Data items =>
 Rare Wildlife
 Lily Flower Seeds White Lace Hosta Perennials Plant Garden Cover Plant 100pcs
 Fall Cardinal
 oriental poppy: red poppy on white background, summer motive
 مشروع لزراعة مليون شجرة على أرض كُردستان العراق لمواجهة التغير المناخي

---

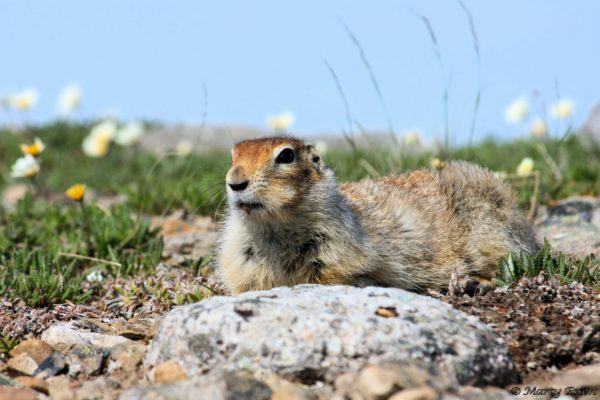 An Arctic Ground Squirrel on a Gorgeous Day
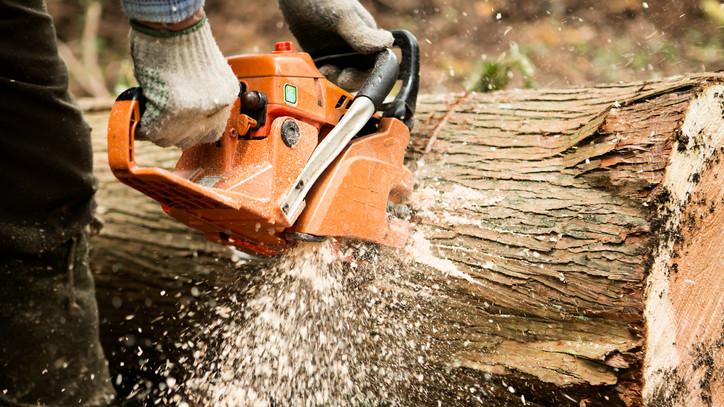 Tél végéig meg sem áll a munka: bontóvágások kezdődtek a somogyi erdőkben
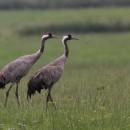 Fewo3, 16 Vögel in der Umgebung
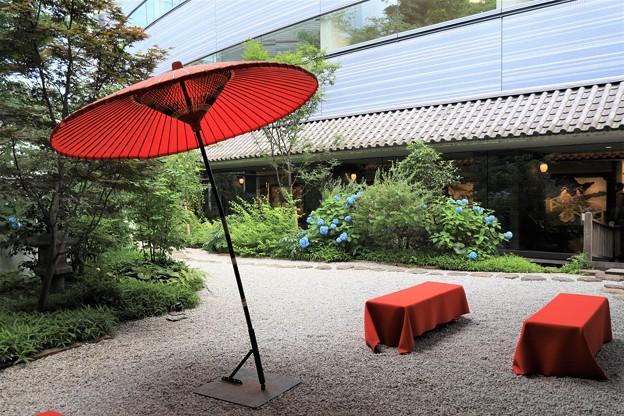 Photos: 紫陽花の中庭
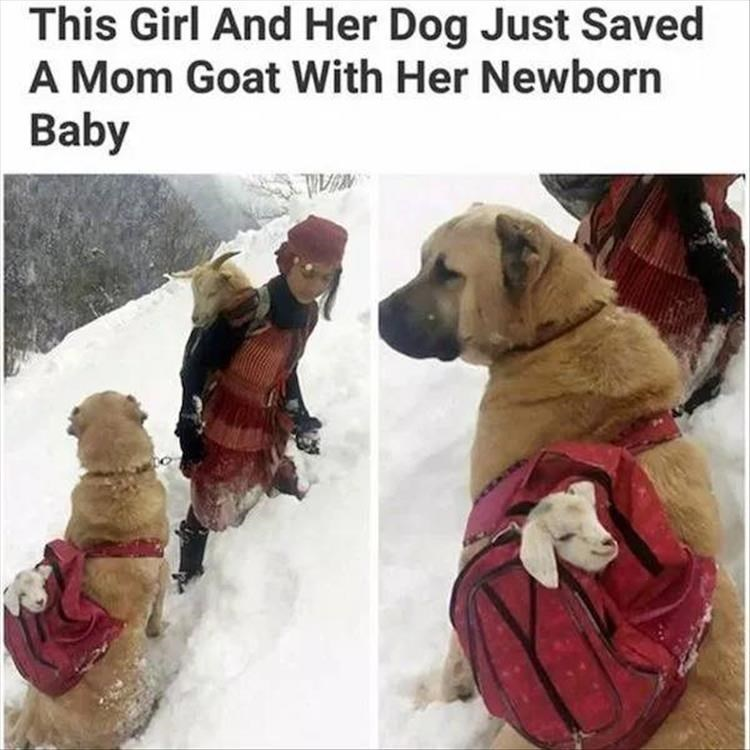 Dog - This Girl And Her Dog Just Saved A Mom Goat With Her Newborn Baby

What is being asked =>
Could you set down, exactly as written, the lines above between the one holding "Rare Wildlife" and the one holding "مشروع لزراعة مليون", inclusive, and nothing more?

Output of the task =>
 Rare Wildlife
 Lily Flower Seeds White Lace Hosta Perennials Plant Garden Cover Plant 100pcs
 Fall Cardinal
 oriental poppy: red poppy on white background, summer motive
 مشروع لزراعة مليون شجرة على أرض كُردستان العراق لمواجهة التغير المناخي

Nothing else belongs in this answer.